-- START Dataset content --

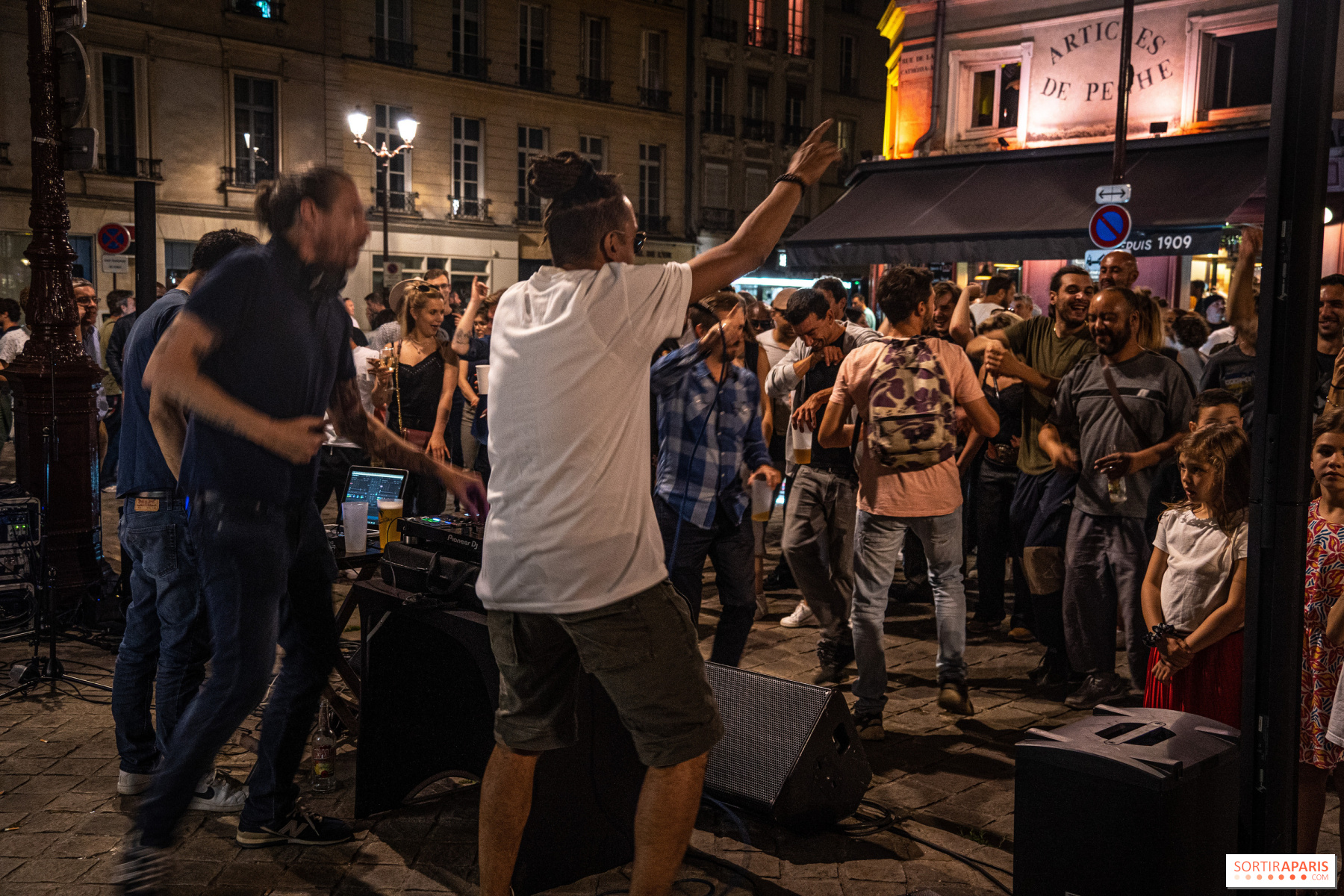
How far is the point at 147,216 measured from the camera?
6.76 metres

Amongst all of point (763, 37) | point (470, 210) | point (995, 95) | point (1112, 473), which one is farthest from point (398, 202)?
point (1112, 473)

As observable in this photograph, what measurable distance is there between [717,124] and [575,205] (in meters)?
33.8

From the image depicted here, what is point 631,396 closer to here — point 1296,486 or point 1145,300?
point 1296,486

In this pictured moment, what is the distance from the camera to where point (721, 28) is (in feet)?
115

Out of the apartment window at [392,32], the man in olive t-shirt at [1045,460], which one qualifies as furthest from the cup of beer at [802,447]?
the apartment window at [392,32]

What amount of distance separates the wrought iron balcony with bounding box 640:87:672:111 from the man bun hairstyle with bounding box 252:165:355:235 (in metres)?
31.3

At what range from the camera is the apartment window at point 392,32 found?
27.8m

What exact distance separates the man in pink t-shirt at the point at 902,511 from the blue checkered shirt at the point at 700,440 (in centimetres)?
64

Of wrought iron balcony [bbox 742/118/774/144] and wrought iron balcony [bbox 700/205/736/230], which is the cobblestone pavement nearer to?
wrought iron balcony [bbox 700/205/736/230]

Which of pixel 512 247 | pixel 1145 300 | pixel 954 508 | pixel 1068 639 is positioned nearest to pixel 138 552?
pixel 954 508

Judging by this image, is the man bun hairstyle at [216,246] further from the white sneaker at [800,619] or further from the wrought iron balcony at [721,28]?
the wrought iron balcony at [721,28]

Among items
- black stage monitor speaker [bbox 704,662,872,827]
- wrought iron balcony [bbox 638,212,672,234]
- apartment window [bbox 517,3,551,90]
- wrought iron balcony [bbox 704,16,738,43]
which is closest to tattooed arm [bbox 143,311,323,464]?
black stage monitor speaker [bbox 704,662,872,827]

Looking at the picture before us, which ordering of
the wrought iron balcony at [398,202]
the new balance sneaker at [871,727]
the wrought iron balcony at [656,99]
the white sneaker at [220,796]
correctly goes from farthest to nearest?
the wrought iron balcony at [656,99], the wrought iron balcony at [398,202], the new balance sneaker at [871,727], the white sneaker at [220,796]

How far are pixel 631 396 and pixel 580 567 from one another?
0.42 meters
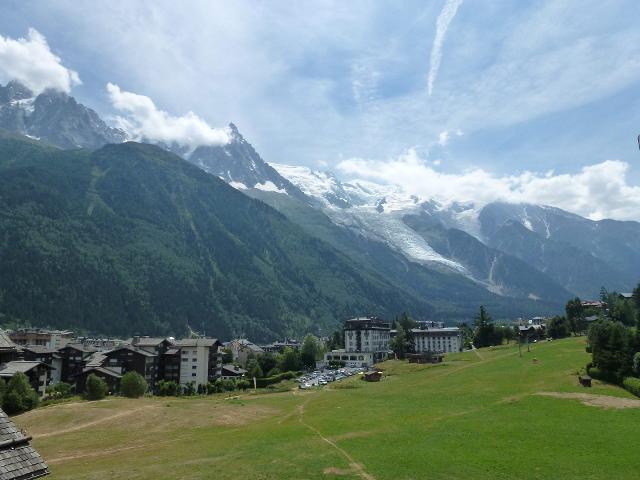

-- END Dataset content --

**Work to be completed:** Can you reproduce every row above verbatim, leaving out the pictures?

**Final result:**
How far is the point at 147,216 measured from the camera?
6.76 metres

Amongst all of point (763, 37) | point (470, 210) | point (995, 95) | point (1112, 473), which one is farthest from point (398, 202)?
point (1112, 473)

As observable in this photograph, what measurable distance is there between [717,124] and [575,205] (in meters)?
33.8

From the image depicted here, what is point 631,396 closer to here — point 1296,486 or point 1145,300?
point 1296,486

In this pictured moment, what is the distance from the camera to where point (721, 28) is (in feet)?
115

Out of the apartment window at [392,32], the man in olive t-shirt at [1045,460], which one qualifies as furthest from the cup of beer at [802,447]?
the apartment window at [392,32]

What amount of distance separates the wrought iron balcony with bounding box 640:87:672:111 from the man bun hairstyle with bounding box 252:165:355:235 (in metres)?
31.3

At what range from the camera is the apartment window at point 392,32 found?
27.8m

What exact distance separates the man in pink t-shirt at the point at 902,511 from the blue checkered shirt at the point at 700,440 (in centimetres)?
64

Of wrought iron balcony [bbox 742/118/774/144] and wrought iron balcony [bbox 700/205/736/230], which is the cobblestone pavement nearer to?
wrought iron balcony [bbox 700/205/736/230]

Which of pixel 512 247 | pixel 1145 300 | pixel 954 508 | pixel 1068 639 is positioned nearest to pixel 138 552?
pixel 954 508

Judging by this image, is the man bun hairstyle at [216,246] further from the white sneaker at [800,619] or further from the wrought iron balcony at [721,28]?
the wrought iron balcony at [721,28]

Among items
- black stage monitor speaker [bbox 704,662,872,827]
- wrought iron balcony [bbox 638,212,672,234]
- apartment window [bbox 517,3,551,90]
- wrought iron balcony [bbox 704,16,738,43]
which is closest to tattooed arm [bbox 143,311,323,464]?
black stage monitor speaker [bbox 704,662,872,827]

Looking at the picture before us, which ordering of
the wrought iron balcony at [398,202]
the new balance sneaker at [871,727]
the wrought iron balcony at [656,99]
the white sneaker at [220,796]
correctly goes from farthest to nearest?
the wrought iron balcony at [656,99], the wrought iron balcony at [398,202], the new balance sneaker at [871,727], the white sneaker at [220,796]

How far are pixel 631 396 and pixel 580 567 from one another?
0.42 meters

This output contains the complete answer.